I was in rare form last night. Or these days, perhaps it's not so rare. I've been extra busy this month with going out of town three weekends in a row on top of all the other stuff--and I hate it. But I choose it; it's all on me. I have a serious problem saying no to people. And the crazy thing is: The less I know/love you, the more likely I am to do whatever you want. It is a lose-lose situation, wherein the people I love most (i.e. family and close friends) get the shaft. I am incredibly annoyed at myself at this moment, thinking of all the times I choose to please others over myself. Is there a group and a 12-step program for people like me?



So yesterday turned out to be frantic when I wanted it to be chill. I ran late for everything, which I hate. When I finally got around to making pumpkin bars for a work potluck, it was destined distaster. There I was, in the kitchen, throwing things into the largest bowl I could find. I discover we have no cooking oil, when I swear we had it in the old place. But genius of genius, I just so happen to have applesauce ready for an occasion such as this. But pumpkin is splattering all over the countertops and on my clothing, which was already covered in splotches of curry sauce from dinner at Mother India. I try to pull out one square of paper towel, and the entire roll comes loose. I end up having too much batter for a 15x10x1-inch jelly roll tray, so I pour the remainder onto another baking sheet, but there's not enough. So I scoop the batter out and plop it into a muffin tin.

Then comes the frosting, which got stuck in every crevice of the mixer. Why are there so many crevices in mixers--they should make them crevice-free! I ended up having to frost the whole thing before work and was late--again, I hate being late. And all I can think about is coming home from work tonight, making some soup and sitting on the couch, beer in hand. But what is actually going to happen is I go straight to dinner and drinks with friends. Why? Because of my conflicting desires to be with people and to be alone. It's a strange phenomenon that allows me to either make the best of any situation or the worst.

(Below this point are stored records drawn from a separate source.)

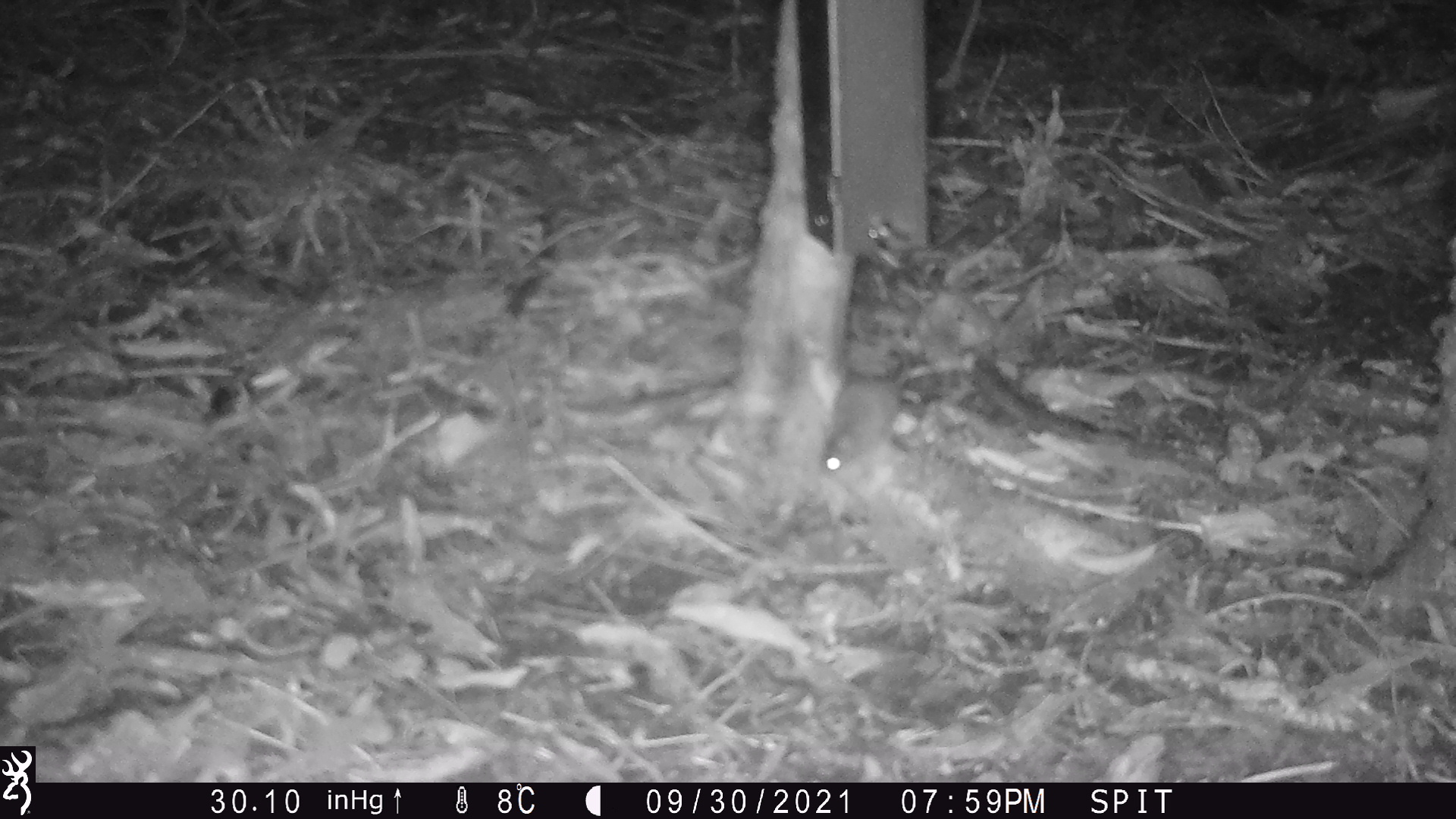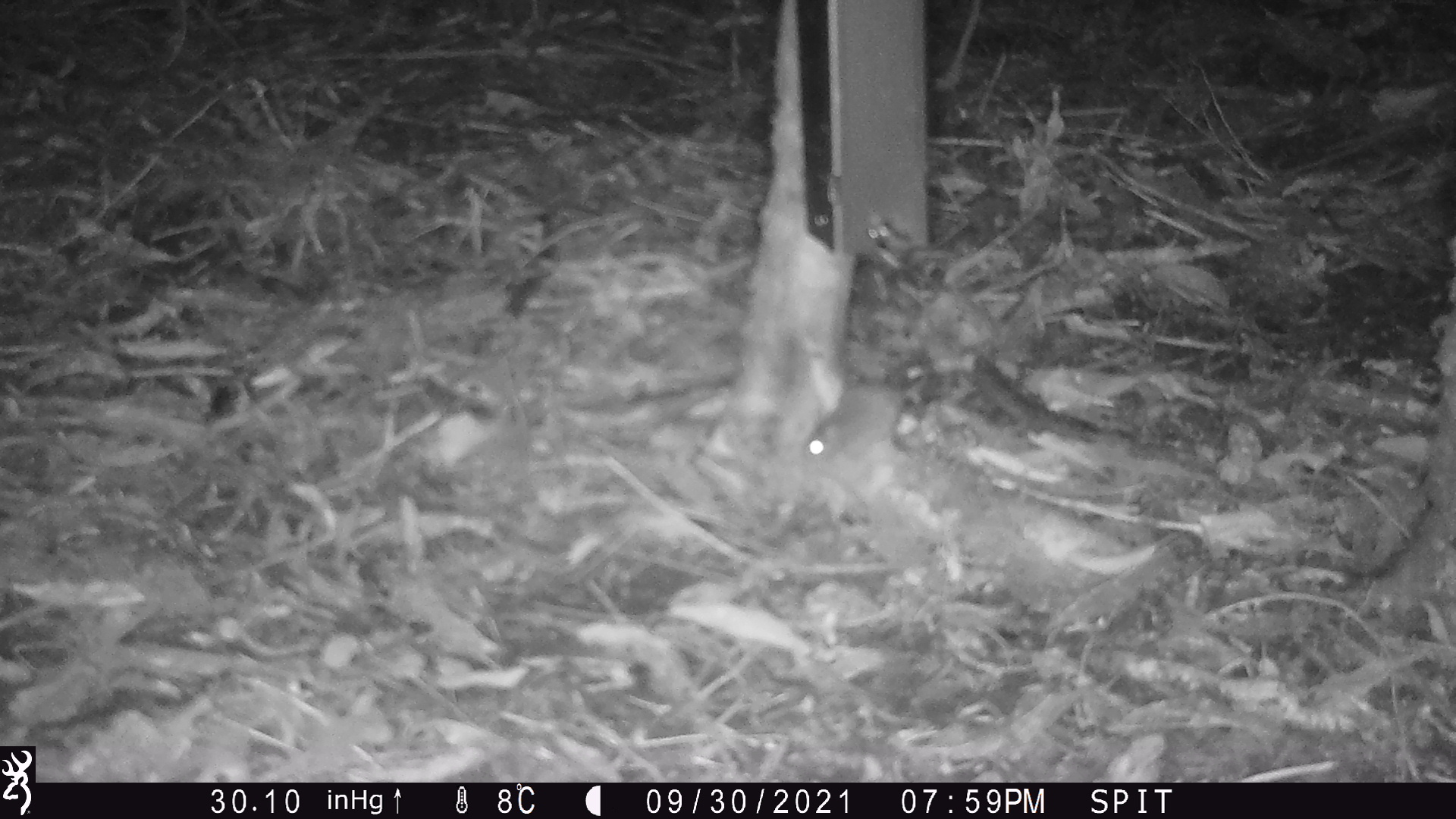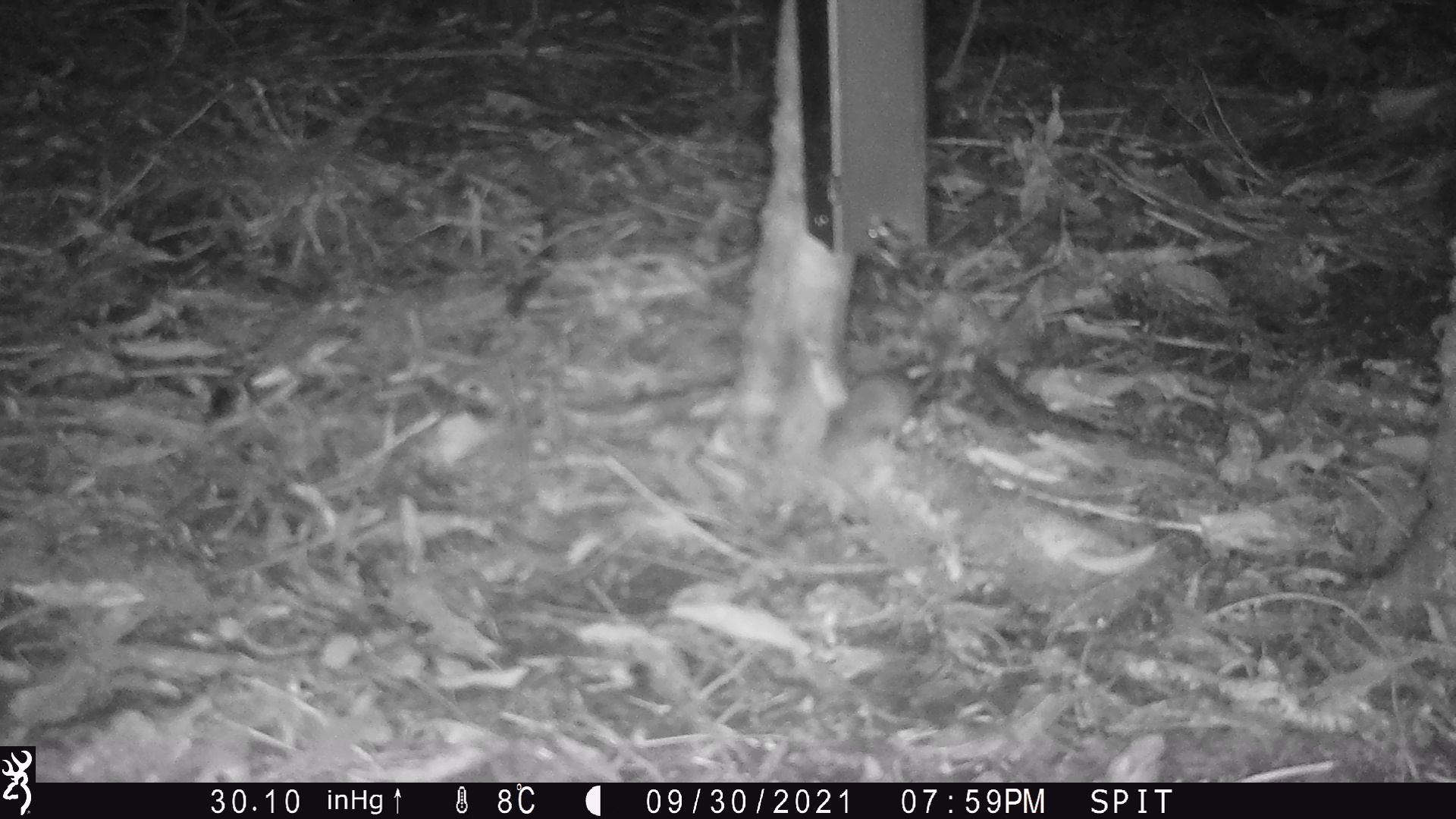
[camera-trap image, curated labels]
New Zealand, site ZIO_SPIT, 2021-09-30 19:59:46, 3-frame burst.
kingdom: Animalia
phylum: Chordata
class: Mammalia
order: Rodentia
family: Muridae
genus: Mus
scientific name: Mus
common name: mouse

Pumpkin Bars: from Food Network
4 eggs
1 1/3 cups granulated sugar
1 15-ounce can pumpkin
1 cup applesauce (or canola/corn/vegetable oil)
2 cups flour
2 teaspoons baking powder
2 teaspoons cinnamon
1 teaspoon salt
1 teaspoon baking soda

For Frosting:
1 8-ounce package cheese cheese (not light)
1/2 cup butter
2 cups powdered sugar
1 teaspoon vanilla

Preheat oven to 350.

In a large bowl, blend eggs, sugar, pumpkin and applesauce with a mixer. In a separate bowl (I actually did it in one bowl--my one mess-saving step), combine flour, baking powder, cinnamon, salt and baking soda. Incorporate into batter using mixer. Pour batter into a 15x10x1-inch baking sheet and bake for 20 to 25 minutes. Let cool before frosting.

For frosting, in a medium bowl, combine softened butter and cream cheese using a mixer. Work in the sifted powdered sugar (obviously I did not sift the sugar) with the mixer. Finish by blending in the vanilla.

1 comment:

Jess said...

for all the disaster you endured, the pumpkin bars sure look good! but I know exactly what you mean about doing so much for others at the cost of your own sanity and peace. you've got to be gentle to yourself! I have that same conflict of wanting to be with others and wanting to be alone, but these days it's gotten easier as I have to be home by 7pm to get Finn into bed - so I almost always have relaxing (by relaxing I mean filled with homework!) evenings.